**MATERIAL FOR THIS TASK:**
------
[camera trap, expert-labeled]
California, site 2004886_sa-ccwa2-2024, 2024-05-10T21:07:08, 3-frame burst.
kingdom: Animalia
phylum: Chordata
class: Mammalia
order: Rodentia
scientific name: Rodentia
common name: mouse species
------
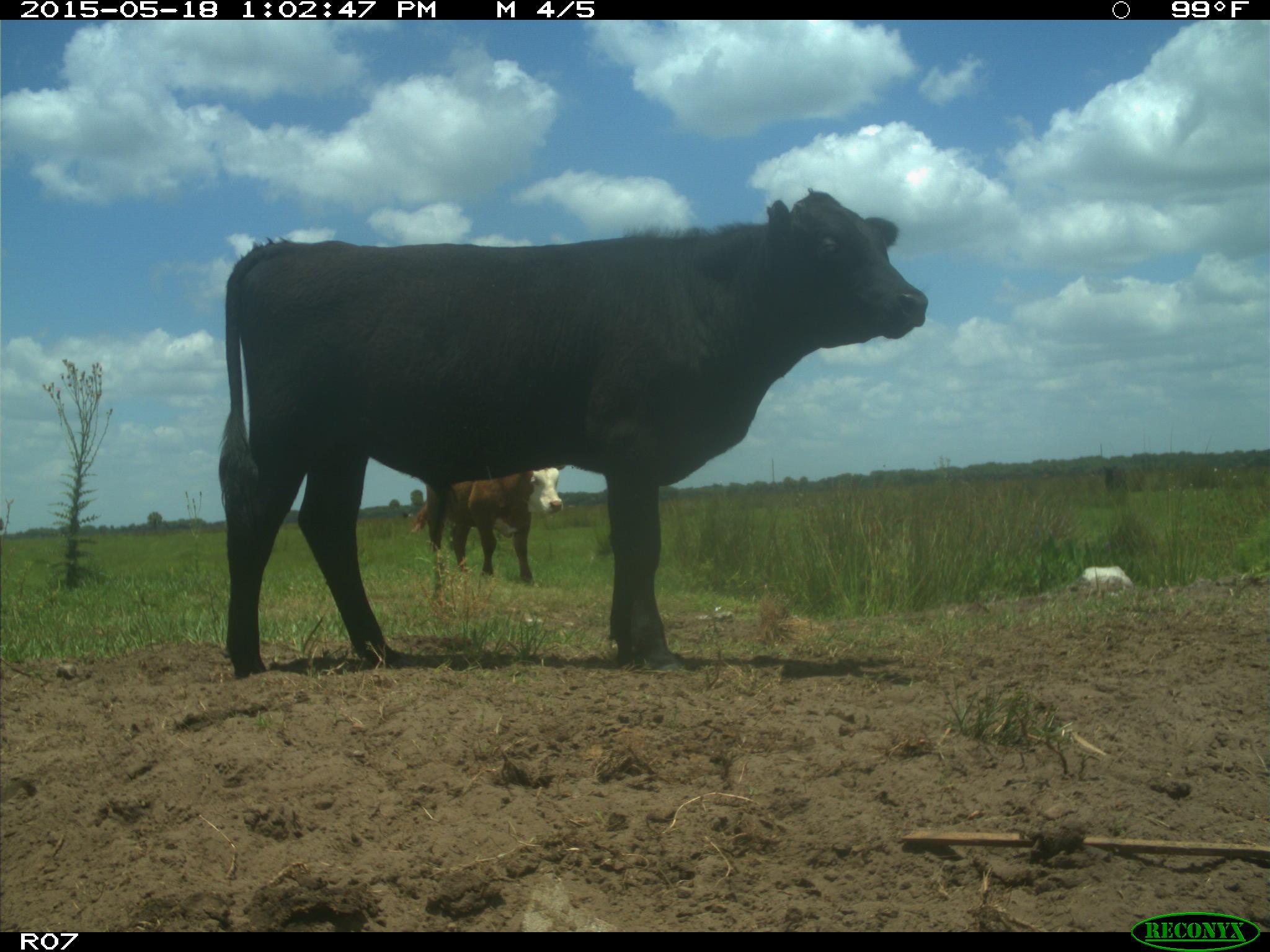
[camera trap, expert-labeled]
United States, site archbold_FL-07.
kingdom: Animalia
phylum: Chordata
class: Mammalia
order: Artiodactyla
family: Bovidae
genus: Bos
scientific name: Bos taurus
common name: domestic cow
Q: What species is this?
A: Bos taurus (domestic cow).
------
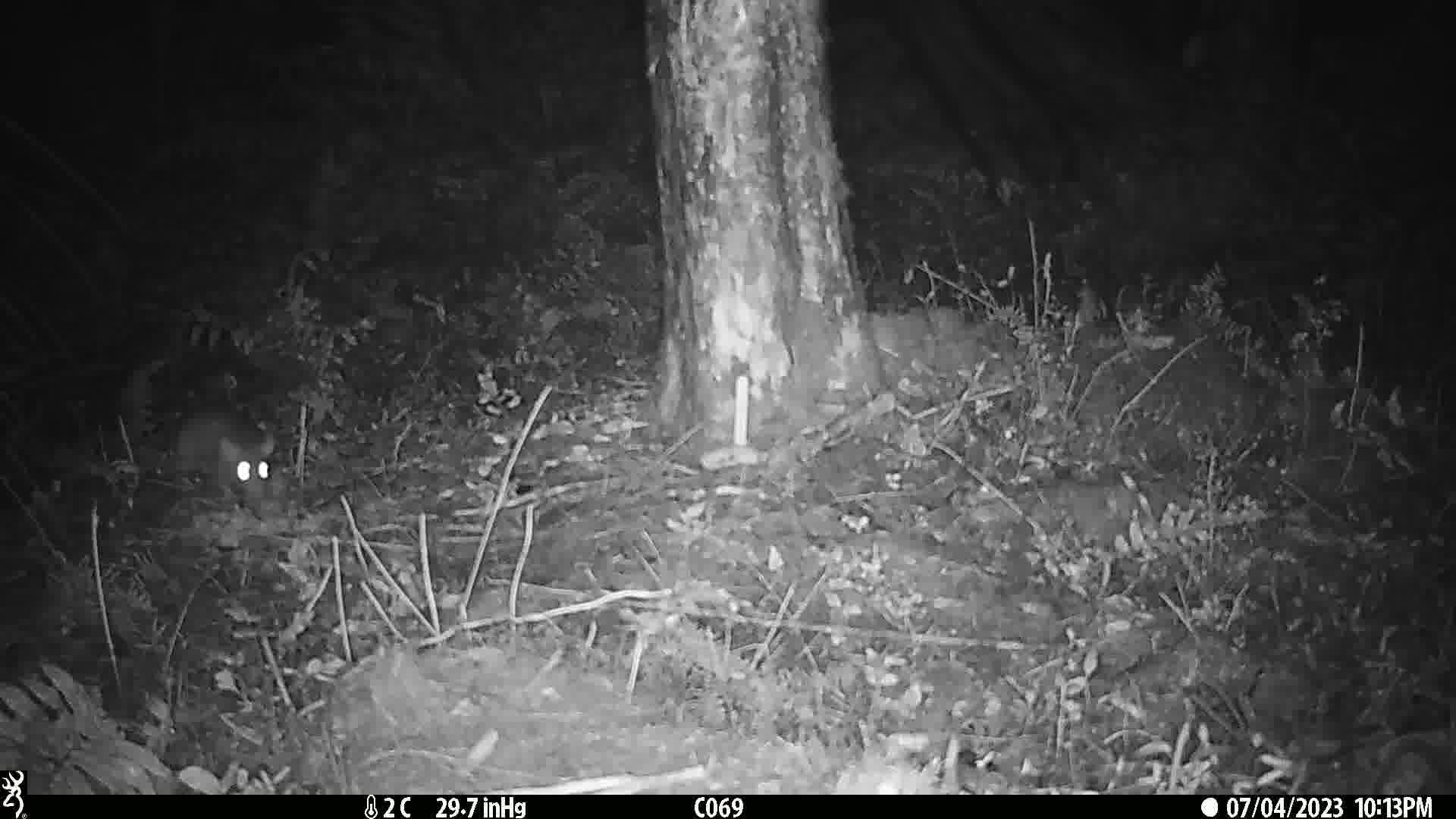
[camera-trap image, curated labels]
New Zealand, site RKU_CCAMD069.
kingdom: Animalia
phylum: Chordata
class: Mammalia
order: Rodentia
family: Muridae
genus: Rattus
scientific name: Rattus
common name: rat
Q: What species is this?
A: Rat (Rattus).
------
**WORK TO COMPLETE:** Every line with "scientific" in it should be copied from the entries.

**RESPONSE BELOW:**
scientific name: Rodentia
scientific name: Bos taurus
scientific name: Rattus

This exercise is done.